## Task
For each line below that contains the string "California", copy that line.

━━━ Supplied records

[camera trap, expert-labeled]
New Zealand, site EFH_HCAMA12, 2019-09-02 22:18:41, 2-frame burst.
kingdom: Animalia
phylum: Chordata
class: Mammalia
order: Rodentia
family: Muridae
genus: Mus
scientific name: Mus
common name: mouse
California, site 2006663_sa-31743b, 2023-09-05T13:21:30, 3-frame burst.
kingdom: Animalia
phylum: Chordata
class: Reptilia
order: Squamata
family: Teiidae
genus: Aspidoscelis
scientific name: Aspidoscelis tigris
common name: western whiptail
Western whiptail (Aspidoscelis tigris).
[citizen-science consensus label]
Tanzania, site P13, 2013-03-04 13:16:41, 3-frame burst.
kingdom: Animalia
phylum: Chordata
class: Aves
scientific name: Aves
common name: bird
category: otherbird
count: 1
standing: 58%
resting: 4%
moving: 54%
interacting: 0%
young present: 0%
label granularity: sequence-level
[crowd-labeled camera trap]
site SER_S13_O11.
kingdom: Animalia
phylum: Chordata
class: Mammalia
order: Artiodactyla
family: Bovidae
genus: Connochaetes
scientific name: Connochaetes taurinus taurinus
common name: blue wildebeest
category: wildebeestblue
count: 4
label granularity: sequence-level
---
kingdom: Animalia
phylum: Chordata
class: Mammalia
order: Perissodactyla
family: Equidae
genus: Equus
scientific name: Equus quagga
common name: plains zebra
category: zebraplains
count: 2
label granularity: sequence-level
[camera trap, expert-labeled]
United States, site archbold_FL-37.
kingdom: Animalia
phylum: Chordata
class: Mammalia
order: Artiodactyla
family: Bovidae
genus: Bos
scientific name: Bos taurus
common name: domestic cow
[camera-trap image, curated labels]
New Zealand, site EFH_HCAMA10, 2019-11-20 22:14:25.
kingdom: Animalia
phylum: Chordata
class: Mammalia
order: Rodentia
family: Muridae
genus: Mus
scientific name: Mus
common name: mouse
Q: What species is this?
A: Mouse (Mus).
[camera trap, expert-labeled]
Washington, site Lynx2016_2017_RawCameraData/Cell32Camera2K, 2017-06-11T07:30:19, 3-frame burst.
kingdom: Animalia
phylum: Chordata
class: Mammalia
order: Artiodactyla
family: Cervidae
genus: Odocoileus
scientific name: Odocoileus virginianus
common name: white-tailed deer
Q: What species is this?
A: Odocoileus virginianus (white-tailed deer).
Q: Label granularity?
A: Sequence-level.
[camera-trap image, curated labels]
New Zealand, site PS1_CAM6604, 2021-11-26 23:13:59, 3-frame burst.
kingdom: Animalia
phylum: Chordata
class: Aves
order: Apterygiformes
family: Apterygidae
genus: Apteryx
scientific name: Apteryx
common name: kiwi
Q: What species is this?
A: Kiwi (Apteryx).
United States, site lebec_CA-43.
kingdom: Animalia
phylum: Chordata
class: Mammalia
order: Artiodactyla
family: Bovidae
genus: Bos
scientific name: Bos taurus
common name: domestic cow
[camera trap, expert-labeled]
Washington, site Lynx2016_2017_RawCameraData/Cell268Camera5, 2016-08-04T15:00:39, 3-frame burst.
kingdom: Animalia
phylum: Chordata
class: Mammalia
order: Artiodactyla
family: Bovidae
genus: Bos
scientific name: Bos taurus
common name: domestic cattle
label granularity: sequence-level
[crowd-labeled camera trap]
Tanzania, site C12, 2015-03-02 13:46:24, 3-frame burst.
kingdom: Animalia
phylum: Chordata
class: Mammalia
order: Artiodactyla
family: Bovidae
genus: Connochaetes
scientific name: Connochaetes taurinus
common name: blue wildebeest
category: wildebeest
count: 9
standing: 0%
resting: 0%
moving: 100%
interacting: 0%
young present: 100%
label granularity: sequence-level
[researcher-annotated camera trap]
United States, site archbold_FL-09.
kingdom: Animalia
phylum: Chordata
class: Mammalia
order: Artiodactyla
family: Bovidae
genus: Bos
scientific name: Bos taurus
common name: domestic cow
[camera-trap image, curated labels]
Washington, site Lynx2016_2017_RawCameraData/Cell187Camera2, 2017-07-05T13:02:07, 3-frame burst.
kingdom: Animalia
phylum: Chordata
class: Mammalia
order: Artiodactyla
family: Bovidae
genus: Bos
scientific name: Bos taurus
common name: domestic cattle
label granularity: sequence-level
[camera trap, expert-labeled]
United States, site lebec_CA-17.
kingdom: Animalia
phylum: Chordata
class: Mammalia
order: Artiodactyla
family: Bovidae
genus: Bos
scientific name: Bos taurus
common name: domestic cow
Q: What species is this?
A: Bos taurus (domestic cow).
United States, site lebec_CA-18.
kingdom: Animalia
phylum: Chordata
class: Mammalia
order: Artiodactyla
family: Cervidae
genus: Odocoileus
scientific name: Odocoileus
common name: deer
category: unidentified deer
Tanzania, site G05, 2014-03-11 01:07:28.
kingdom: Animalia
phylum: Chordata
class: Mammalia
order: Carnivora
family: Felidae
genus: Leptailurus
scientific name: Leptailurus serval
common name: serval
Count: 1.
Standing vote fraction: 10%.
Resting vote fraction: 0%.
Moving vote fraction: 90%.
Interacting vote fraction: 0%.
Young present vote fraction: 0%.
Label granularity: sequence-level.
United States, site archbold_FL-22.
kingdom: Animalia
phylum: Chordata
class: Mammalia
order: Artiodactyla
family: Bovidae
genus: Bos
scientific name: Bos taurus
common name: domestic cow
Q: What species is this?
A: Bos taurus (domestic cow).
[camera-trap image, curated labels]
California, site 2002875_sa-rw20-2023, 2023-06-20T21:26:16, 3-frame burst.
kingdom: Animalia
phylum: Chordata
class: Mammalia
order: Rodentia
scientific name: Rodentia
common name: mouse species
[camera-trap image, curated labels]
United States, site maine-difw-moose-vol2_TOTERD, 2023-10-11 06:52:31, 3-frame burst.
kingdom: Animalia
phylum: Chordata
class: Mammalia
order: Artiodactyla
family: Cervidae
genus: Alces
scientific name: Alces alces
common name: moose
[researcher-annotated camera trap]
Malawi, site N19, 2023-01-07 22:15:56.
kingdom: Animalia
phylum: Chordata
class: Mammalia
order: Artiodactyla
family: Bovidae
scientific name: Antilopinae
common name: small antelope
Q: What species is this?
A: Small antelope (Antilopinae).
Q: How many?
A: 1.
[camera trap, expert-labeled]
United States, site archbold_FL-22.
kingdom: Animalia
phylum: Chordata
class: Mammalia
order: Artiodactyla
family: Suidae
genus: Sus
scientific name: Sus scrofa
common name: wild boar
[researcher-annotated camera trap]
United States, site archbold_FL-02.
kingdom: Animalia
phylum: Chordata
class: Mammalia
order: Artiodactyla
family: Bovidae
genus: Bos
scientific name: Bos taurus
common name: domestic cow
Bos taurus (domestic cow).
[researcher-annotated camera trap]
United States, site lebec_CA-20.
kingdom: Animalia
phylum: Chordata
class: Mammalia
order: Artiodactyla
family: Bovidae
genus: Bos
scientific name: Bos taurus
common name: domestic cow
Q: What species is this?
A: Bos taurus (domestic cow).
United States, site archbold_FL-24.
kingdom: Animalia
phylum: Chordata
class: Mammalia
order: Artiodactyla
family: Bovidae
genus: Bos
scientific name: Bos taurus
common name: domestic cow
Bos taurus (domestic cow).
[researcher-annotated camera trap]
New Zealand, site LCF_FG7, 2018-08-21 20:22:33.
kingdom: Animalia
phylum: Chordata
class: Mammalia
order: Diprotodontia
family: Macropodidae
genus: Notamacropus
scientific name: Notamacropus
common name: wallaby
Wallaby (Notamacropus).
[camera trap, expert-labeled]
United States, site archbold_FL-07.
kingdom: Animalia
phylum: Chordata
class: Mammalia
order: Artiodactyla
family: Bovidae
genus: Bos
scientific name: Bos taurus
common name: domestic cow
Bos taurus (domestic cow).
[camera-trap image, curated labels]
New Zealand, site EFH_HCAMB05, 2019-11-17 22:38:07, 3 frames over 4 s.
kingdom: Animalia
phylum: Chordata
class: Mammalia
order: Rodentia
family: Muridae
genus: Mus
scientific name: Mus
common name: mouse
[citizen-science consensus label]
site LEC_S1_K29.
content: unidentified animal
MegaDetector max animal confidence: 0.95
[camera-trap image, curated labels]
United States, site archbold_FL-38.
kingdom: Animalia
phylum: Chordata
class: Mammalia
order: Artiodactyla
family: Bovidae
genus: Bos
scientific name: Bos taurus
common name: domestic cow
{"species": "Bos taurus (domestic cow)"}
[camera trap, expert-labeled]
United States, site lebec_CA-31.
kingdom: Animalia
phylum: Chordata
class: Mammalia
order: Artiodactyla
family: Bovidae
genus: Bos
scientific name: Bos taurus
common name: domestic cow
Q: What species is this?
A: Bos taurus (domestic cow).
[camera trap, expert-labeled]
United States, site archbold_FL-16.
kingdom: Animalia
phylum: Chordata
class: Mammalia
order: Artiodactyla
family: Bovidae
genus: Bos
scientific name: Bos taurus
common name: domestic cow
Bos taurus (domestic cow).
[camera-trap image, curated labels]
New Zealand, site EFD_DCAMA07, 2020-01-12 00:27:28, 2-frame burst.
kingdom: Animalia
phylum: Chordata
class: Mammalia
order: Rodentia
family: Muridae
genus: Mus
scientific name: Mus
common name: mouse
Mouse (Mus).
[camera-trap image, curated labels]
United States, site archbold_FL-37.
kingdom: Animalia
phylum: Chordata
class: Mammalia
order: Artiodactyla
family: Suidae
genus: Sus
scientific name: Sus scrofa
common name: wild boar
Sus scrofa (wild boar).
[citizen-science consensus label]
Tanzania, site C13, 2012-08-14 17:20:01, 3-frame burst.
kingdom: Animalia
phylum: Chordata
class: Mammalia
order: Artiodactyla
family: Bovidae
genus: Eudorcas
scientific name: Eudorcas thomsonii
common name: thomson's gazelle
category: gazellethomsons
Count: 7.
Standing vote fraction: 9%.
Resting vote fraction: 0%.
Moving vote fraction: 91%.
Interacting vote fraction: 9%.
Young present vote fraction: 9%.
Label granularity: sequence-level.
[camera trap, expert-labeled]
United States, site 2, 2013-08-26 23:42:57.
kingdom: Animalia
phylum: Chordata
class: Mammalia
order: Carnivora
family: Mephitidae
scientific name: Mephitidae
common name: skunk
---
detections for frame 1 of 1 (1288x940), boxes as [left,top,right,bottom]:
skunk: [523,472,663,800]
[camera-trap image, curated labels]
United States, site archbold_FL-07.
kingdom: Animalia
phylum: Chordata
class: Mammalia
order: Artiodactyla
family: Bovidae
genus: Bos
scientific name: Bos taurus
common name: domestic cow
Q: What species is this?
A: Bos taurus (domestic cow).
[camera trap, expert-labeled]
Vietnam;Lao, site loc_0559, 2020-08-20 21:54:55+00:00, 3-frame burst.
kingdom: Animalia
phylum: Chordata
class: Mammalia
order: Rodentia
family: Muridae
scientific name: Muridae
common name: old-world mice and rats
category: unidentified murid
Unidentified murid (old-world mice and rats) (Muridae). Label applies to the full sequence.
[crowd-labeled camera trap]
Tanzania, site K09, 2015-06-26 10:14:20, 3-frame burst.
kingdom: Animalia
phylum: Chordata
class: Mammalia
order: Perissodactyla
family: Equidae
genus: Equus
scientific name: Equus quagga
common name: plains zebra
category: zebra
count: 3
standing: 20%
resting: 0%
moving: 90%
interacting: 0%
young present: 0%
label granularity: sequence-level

━━━━━━

## Exercise result
California, site 2006663_sa-31743b, 2023-09-05T13:21:30, 3-frame burst.
California, site 2002875_sa-rw20-2023, 2023-06-20T21:26:16, 3-frame burst.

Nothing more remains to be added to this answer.